I believe you did what you did out of misdirected empathy for the kid and desire for justice. That kind of thinking is in no way criminal even though the resulting action was. If you saw a starving child and had no money and there was nobody to call for help or ask for food and your only choice to feed the kid was to steal a hamburger for him, would you? Of course you would. Is that a crime? On paper, yes. But would you consider it a crime morally to do it? Or would the bigger crime be to stick to an ethical standard carved so deeply in granite that there is no room for variation and let the kid starve so that you could hang on to your own sense of righteousness?

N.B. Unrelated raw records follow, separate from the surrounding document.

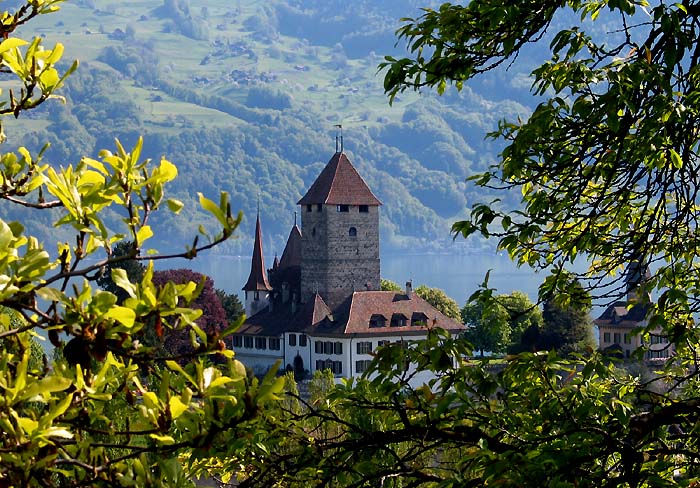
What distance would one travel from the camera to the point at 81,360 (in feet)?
11.8

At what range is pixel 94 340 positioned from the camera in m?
3.56

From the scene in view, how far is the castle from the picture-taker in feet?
259

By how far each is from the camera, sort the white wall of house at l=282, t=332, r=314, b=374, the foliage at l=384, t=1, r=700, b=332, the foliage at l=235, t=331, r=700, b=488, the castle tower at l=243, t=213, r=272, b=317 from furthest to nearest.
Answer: the castle tower at l=243, t=213, r=272, b=317 → the white wall of house at l=282, t=332, r=314, b=374 → the foliage at l=384, t=1, r=700, b=332 → the foliage at l=235, t=331, r=700, b=488

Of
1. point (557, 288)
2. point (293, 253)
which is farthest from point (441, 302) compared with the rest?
point (557, 288)

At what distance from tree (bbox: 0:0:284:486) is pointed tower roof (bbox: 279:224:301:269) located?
8596 centimetres

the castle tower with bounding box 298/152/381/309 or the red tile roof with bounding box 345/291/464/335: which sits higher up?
the castle tower with bounding box 298/152/381/309

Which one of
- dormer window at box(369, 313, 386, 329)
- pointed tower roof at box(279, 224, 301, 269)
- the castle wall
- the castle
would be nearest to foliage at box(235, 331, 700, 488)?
the castle

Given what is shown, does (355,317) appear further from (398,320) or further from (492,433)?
(492,433)

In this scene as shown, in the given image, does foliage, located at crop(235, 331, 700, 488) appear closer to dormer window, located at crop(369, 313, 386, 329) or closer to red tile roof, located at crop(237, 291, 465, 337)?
red tile roof, located at crop(237, 291, 465, 337)

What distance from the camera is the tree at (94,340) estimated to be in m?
3.39

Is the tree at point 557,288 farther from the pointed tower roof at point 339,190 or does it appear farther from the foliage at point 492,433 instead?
the pointed tower roof at point 339,190

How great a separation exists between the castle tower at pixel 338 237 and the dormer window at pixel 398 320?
6.23 m

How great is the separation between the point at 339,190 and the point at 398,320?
41.8 ft

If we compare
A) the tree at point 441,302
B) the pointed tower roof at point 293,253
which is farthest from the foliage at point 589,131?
the pointed tower roof at point 293,253
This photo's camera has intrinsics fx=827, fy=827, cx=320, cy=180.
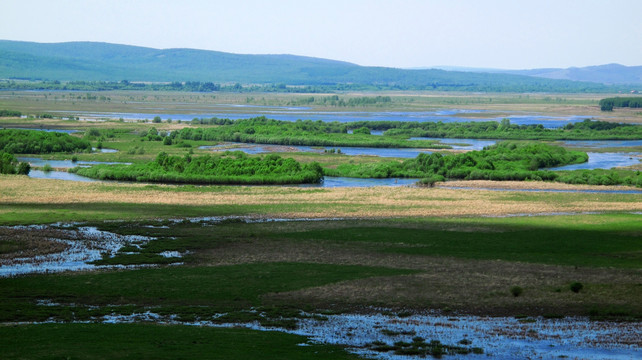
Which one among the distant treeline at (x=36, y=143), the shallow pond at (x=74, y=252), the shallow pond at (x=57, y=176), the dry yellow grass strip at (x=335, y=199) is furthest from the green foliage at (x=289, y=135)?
the shallow pond at (x=74, y=252)

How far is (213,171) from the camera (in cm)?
7156

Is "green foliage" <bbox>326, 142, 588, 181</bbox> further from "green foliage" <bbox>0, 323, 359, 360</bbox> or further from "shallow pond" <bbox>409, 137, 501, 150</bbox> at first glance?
"green foliage" <bbox>0, 323, 359, 360</bbox>

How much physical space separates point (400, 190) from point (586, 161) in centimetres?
3357

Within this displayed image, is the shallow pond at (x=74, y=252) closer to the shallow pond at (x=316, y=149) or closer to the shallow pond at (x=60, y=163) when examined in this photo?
the shallow pond at (x=60, y=163)

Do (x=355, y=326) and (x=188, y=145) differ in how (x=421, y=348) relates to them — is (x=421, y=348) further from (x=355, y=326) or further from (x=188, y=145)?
(x=188, y=145)

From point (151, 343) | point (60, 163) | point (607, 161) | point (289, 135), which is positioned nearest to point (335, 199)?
point (151, 343)

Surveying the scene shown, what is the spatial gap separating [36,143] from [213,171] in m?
31.2

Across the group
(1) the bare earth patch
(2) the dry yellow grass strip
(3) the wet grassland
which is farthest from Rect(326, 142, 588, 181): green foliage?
(1) the bare earth patch

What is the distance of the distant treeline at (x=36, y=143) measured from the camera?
9144 cm

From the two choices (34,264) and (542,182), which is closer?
(34,264)

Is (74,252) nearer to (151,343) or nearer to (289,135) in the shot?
(151,343)

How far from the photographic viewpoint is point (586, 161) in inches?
3511

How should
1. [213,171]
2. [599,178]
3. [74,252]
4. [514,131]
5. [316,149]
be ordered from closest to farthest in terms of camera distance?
[74,252], [599,178], [213,171], [316,149], [514,131]

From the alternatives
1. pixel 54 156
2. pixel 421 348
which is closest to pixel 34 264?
pixel 421 348
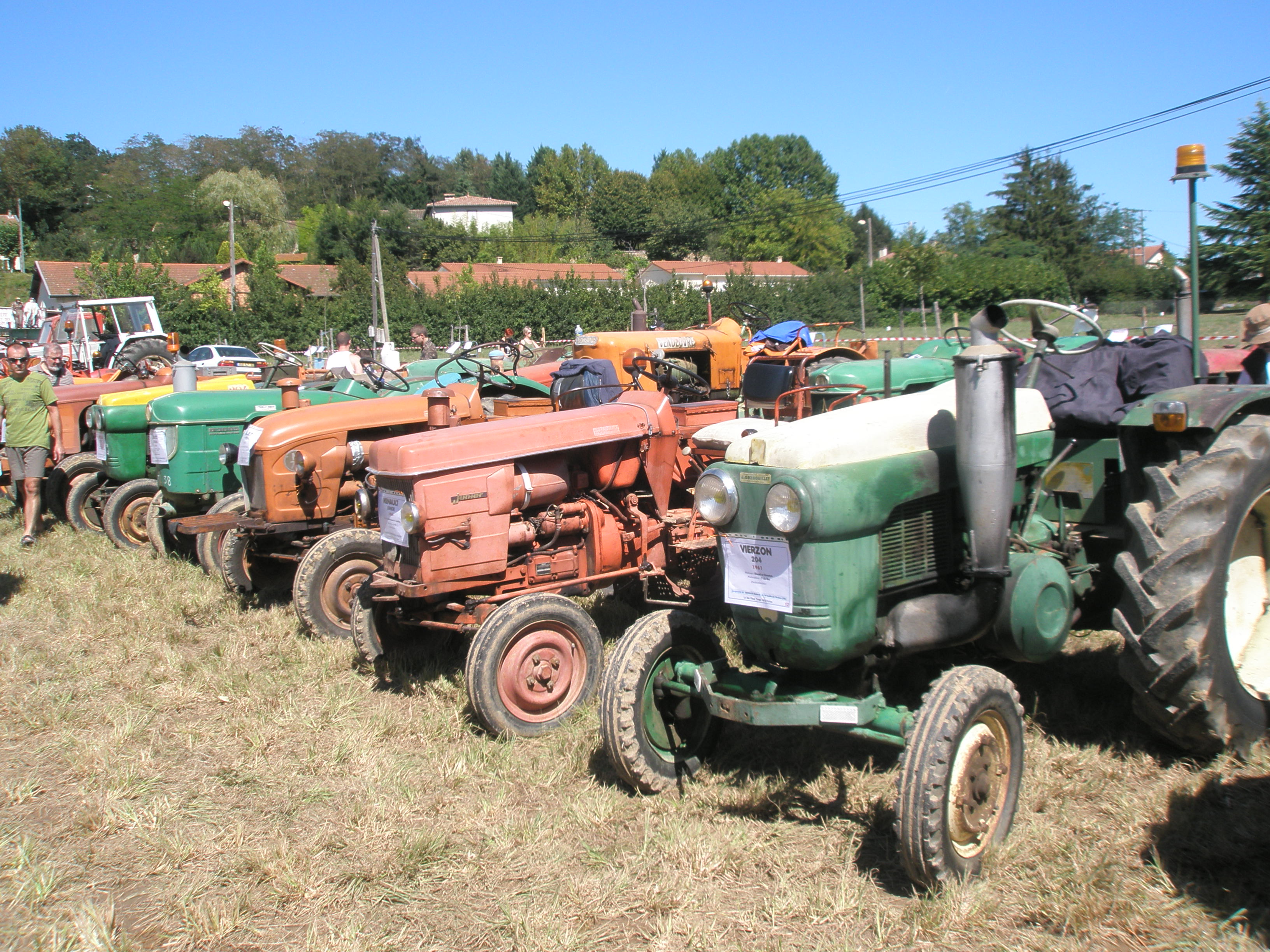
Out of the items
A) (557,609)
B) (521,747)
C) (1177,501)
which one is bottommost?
(521,747)

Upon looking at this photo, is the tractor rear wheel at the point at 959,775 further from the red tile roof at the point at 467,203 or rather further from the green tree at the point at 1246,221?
the red tile roof at the point at 467,203

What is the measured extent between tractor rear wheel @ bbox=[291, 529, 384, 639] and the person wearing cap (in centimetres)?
471

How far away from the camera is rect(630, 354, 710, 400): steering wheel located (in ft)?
19.3

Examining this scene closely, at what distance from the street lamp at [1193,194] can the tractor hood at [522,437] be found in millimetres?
2391

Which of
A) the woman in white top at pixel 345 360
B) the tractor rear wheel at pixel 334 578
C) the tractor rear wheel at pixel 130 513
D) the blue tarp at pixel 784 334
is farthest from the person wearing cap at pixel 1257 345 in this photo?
the tractor rear wheel at pixel 130 513

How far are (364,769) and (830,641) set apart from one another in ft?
6.83

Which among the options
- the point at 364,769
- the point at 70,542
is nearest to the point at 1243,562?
the point at 364,769

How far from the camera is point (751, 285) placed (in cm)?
3469

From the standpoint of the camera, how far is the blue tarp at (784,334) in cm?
993

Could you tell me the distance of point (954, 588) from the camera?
3199mm

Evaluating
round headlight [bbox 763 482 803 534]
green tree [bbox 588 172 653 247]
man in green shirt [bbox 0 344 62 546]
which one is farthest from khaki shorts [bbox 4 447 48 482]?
green tree [bbox 588 172 653 247]

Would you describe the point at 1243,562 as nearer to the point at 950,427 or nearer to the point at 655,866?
the point at 950,427

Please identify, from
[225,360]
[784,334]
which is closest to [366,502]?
[784,334]

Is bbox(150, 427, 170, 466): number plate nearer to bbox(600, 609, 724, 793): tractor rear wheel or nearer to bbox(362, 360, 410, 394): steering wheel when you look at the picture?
bbox(362, 360, 410, 394): steering wheel
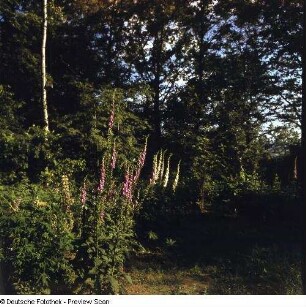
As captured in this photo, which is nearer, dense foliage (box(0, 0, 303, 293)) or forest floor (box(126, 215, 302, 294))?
dense foliage (box(0, 0, 303, 293))

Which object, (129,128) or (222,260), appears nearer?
(222,260)

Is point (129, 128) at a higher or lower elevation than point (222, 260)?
higher

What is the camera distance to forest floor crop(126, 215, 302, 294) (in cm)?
594

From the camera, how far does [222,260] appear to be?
7230 millimetres

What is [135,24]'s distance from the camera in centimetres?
1942

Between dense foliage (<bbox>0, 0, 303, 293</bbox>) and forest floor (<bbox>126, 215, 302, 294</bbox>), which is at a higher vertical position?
dense foliage (<bbox>0, 0, 303, 293</bbox>)

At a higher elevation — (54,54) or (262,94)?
(54,54)

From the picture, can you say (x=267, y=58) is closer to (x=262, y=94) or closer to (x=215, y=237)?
(x=262, y=94)

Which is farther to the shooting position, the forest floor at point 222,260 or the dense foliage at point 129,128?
the forest floor at point 222,260

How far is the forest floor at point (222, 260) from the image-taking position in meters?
5.94

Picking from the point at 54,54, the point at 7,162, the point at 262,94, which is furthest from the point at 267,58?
the point at 7,162

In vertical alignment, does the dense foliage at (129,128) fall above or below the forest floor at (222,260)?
above

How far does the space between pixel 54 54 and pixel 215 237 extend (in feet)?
41.7
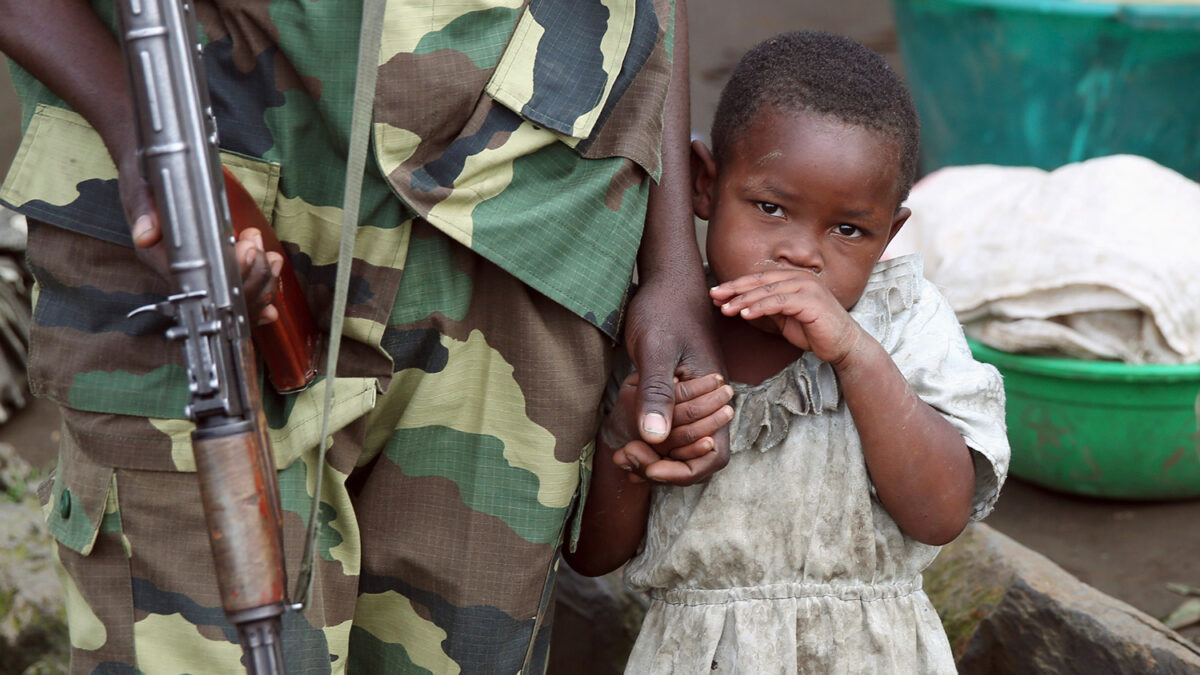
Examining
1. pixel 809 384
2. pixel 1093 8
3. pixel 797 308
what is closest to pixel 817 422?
pixel 809 384

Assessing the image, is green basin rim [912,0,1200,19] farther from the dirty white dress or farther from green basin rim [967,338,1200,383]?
the dirty white dress

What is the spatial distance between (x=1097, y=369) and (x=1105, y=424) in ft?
0.60

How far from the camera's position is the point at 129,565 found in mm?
1421

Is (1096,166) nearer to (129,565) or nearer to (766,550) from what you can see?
(766,550)

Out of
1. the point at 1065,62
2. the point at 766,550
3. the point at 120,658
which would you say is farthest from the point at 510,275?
the point at 1065,62

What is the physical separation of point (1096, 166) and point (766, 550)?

I'm not saying you did the right thing. I'm saying your intentions were right, wanting justice for the kid,, but the way you went about it was wrong. That doesn't make you scum. Scum would go around keying cars left and right because he thought it was fun and it's a cowardly crime that he could get away with and gave him some sense of power over others. That's what scum is. You aren't scum. Not at all. Also, scum doesn't care that it's scum. Call it scum and it will laugh at you.
You aren't scum. Stop saying you are because the things you think about yourself effect how you feel about yourself. Also, please try to stop judging others so harshly. Just because someone may do a lot of bad things that doesn't mean they are a bad person. They probably aren't a good person either, but that doesn't make them scum.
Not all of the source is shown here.